■ **Your goal**
Please continue the post about the Indian comic Priya, picking up right after its final sentence.

An Indian comic about a crusader against rape and sex-trafficking

The BBC ran a report about Priya, a comic from India by Dipti Mehta, about a girl motivated to fight against misogynists:
Comic crusader Priya, a gang-rape survivor who earlier campaigned against rape and acid attack, is back in a new avatar. This time she is fighting the trafficking of girls and women for sex.

The "modern-day female superhero" was first launched in December 2014, exactly two years after the horrific gang rape of a young woman on a bus in Delhi, to focus attention on the problem of gender and sexual violence in India.

In the first edition, Priya Shakti, the tiger-riding heroine challenges the stigma surrounding rape while in Priya's Mirror, the second edition, she returns to fight acid attacks.

In the latest edition - Priya and the Lost Girls - she takes on the powerful sex-trafficker Rahu, the evil demon who runs an underworld brothel city where he has entrapped many women, including Priya's sister Lakshmi.

Indian-American actor and writer Dipti Mehta, who wrote the script of the comic, draws on ancient Indian mythology to create larger-than-life fantastical characters and delivers a powerful feminist statement.
In this case, I take it this is a feminism that's anything but similar to the kind advocated by leftists in the USA, which makes no proper distinctions between innocuous sexuality and repellent sensationalist violence. However, the writer herself says:
But Priya and the other girls stand up to confront patriarchy, says Ms Mehta, "just as women have broken their silence to talk about MeToo", the campaign against sexual harassment and abuse that started in Hollywood in October 2017 and later spread to many other parts of the world.

■ **Data shown**
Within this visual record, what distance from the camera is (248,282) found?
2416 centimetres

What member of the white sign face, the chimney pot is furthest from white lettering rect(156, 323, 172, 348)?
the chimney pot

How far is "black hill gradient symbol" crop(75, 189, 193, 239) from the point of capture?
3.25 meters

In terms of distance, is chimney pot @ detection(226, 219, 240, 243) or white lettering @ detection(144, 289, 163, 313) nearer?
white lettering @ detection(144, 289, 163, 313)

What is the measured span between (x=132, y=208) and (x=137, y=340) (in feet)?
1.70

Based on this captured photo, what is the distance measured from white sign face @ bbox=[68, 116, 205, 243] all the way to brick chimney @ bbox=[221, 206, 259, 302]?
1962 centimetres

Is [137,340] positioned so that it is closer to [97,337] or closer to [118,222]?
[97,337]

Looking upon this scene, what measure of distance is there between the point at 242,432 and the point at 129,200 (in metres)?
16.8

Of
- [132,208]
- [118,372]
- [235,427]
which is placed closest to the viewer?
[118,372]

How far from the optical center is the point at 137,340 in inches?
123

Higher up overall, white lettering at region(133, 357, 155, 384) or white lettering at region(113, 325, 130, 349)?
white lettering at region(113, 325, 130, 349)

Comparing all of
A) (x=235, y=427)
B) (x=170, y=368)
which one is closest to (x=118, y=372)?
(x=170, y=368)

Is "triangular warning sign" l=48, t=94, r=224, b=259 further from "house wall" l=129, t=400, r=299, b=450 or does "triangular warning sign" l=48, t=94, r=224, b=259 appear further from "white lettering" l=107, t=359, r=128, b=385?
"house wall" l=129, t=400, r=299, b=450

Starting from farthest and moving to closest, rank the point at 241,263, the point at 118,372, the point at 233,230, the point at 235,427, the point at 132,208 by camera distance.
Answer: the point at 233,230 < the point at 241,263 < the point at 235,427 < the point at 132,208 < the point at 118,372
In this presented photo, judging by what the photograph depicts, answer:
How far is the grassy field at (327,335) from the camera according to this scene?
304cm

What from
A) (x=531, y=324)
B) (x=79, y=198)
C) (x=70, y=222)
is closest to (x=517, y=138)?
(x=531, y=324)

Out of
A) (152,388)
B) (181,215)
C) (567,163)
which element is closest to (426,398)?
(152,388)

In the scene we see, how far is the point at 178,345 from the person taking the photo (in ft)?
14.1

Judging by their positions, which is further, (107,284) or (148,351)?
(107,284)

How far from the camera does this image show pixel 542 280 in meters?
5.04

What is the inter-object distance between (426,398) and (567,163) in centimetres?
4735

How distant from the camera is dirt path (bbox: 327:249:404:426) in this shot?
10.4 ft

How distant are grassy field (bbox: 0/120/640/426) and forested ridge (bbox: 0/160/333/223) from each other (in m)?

■ **Task result**
You know, reading this, it's honestly ridiculous if she's drawing an analogy to the MeToo movement, since, as noted earlier, it's devolved into a framing/defamation movement (and at least a few in the movement were found to have made false accusations), and really was built on shaky foundations to begin with. And why describe the menace as "patriarchy"? Surely a better description would be "male supremacy" and "anti-female bigotry"?

The following is also eyebrow raising:
Some of their stories, he says, have found their way into the Lost Girls, which will be launched digitally on Monday to coincide with the start of United Nation's 16 Days of Activism Against Gender-based Violence.

According to the United Nations Office on Drugs and Crime, human trafficking is the second largest organised criminal business in the world after the arms trade. It is even ahead of the drugs trade.
Are they aware the UN's got its own rash of sex abuse scandals? Even the SPLC's been accused of similar offenses. Many of the UN's members have supported Iran despite its own evil record, and worst, they've oppressed and blamed rape victims. Why arrange to launch some of the Priya material to coincide with a UN-sponsored event? It'd be better if they published it to go alongside events like International Women's Day. If the UN's got its own record of violations by employees, that's why their reports on sex crimes come with a very dampened impact, because they don't practice as they preach.

I'm sure the Priya writer's intentions and comic are very good, but taking a naive look at the UN will not help the cause of rape victims. Those confronting the issue have to realize political bodies can be some of the worst enablers around, and should try to write about the role of politics in sex offenses as well.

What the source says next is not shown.